■ **YOUR OBJECTIVE**
Please output exactly the part of the records below that opens with the line containing "[volunteer wildlife ID]" and closes with the line containing "category: buffalo", both lines included, and nothing else.

(Stored records)
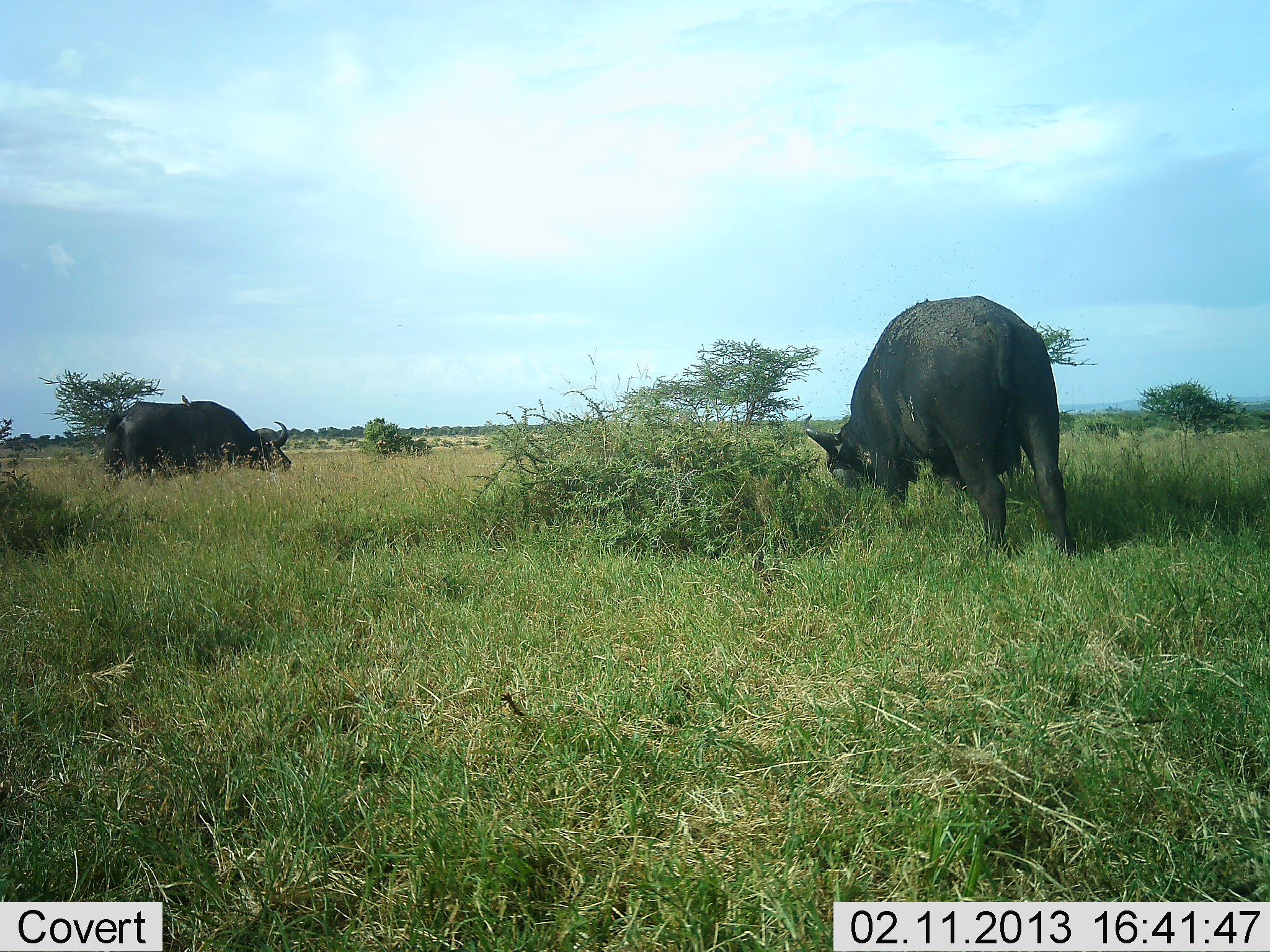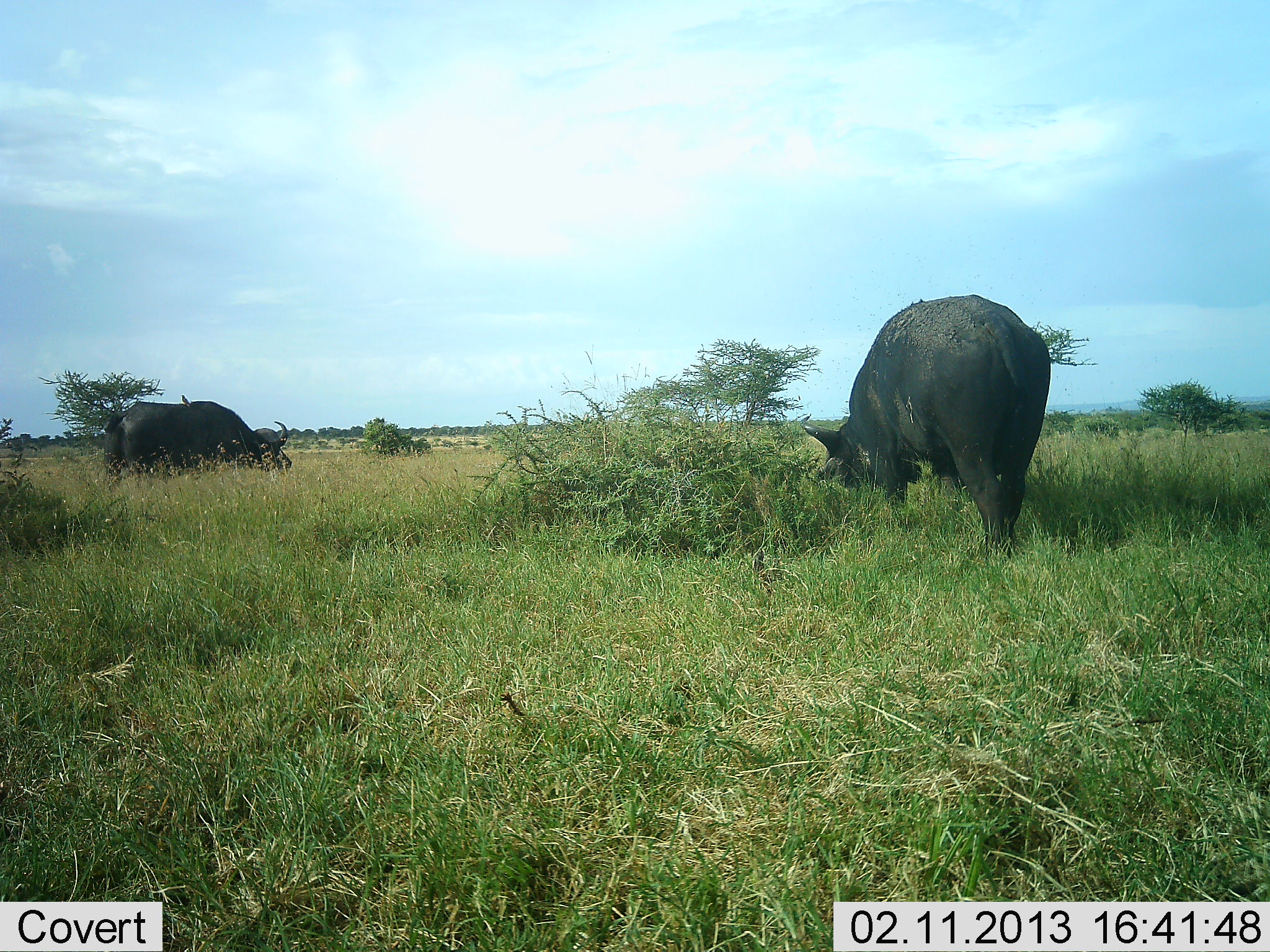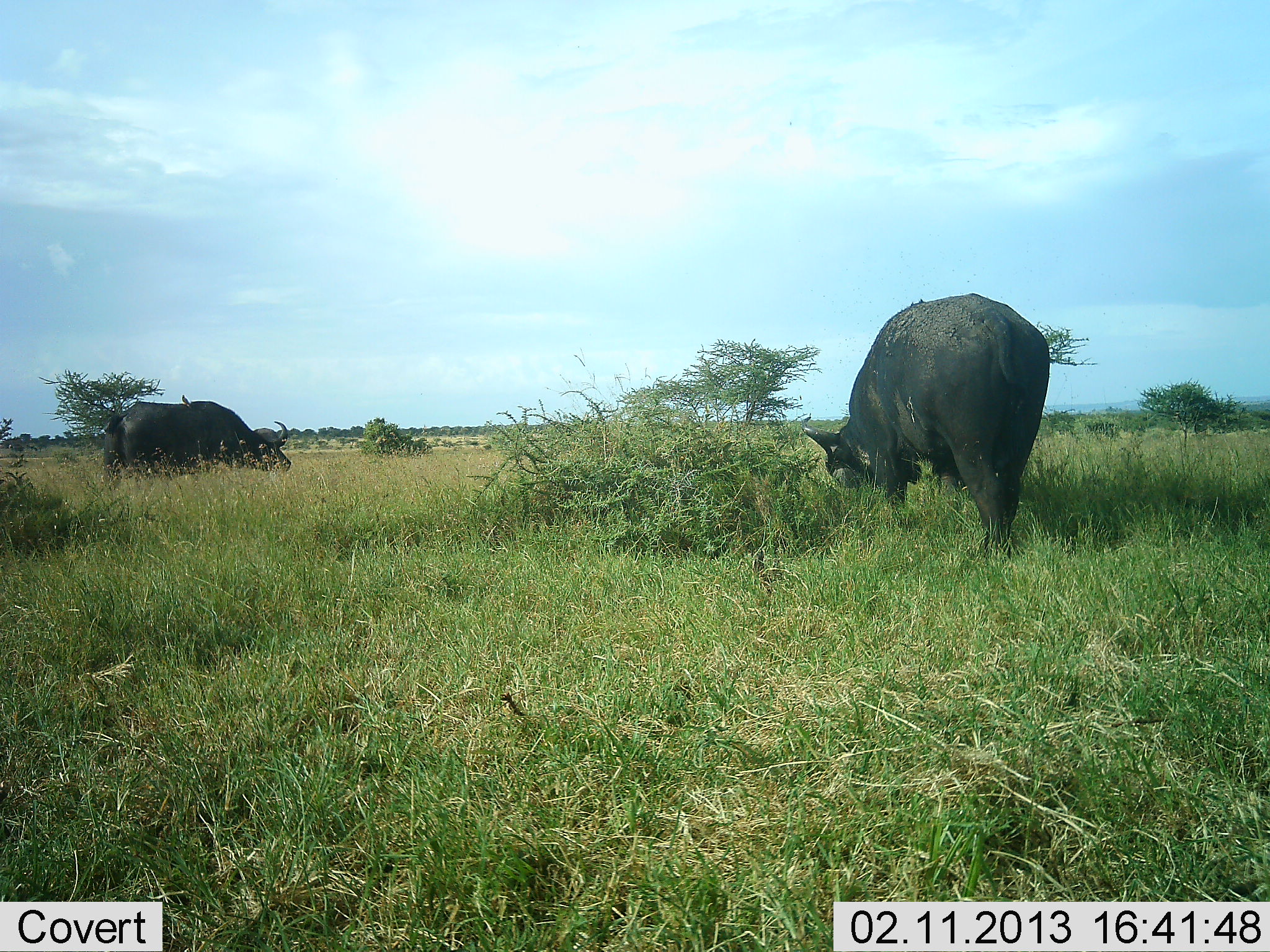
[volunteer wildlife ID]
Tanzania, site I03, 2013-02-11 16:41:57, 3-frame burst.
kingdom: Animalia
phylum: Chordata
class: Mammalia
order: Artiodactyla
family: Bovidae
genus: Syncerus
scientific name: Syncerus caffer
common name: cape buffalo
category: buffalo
==
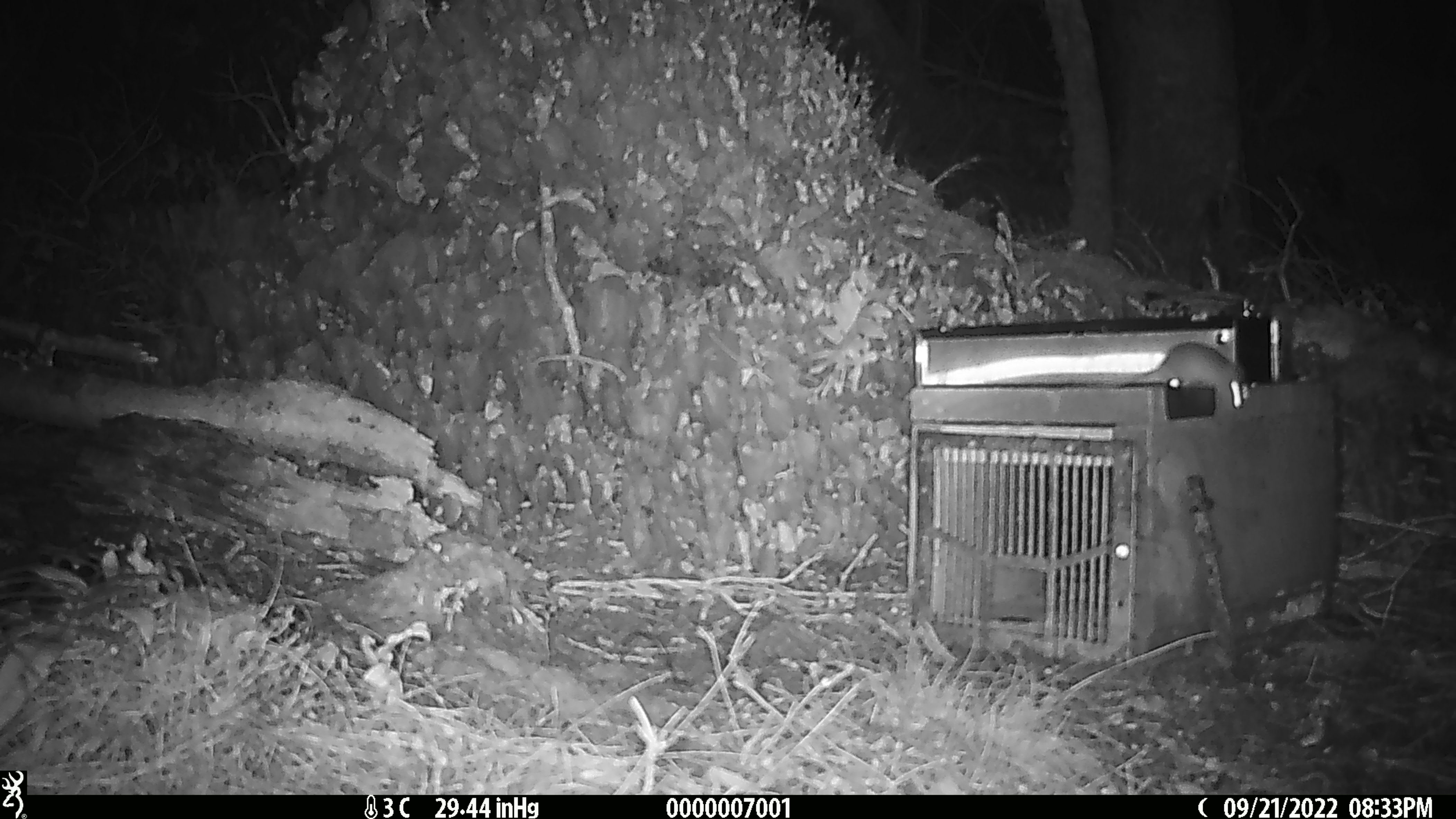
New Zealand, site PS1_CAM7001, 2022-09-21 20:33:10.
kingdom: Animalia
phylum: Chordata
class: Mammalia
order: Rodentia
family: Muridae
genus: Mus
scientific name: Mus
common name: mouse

■ **WRITTEN REPLY**
[volunteer wildlife ID]
Tanzania, site I03, 2013-02-11 16:41:57, 3-frame burst.
kingdom: Animalia
phylum: Chordata
class: Mammalia
order: Artiodactyla
family: Bovidae
genus: Syncerus
scientific name: Syncerus caffer
common name: cape buffalo
category: buffalo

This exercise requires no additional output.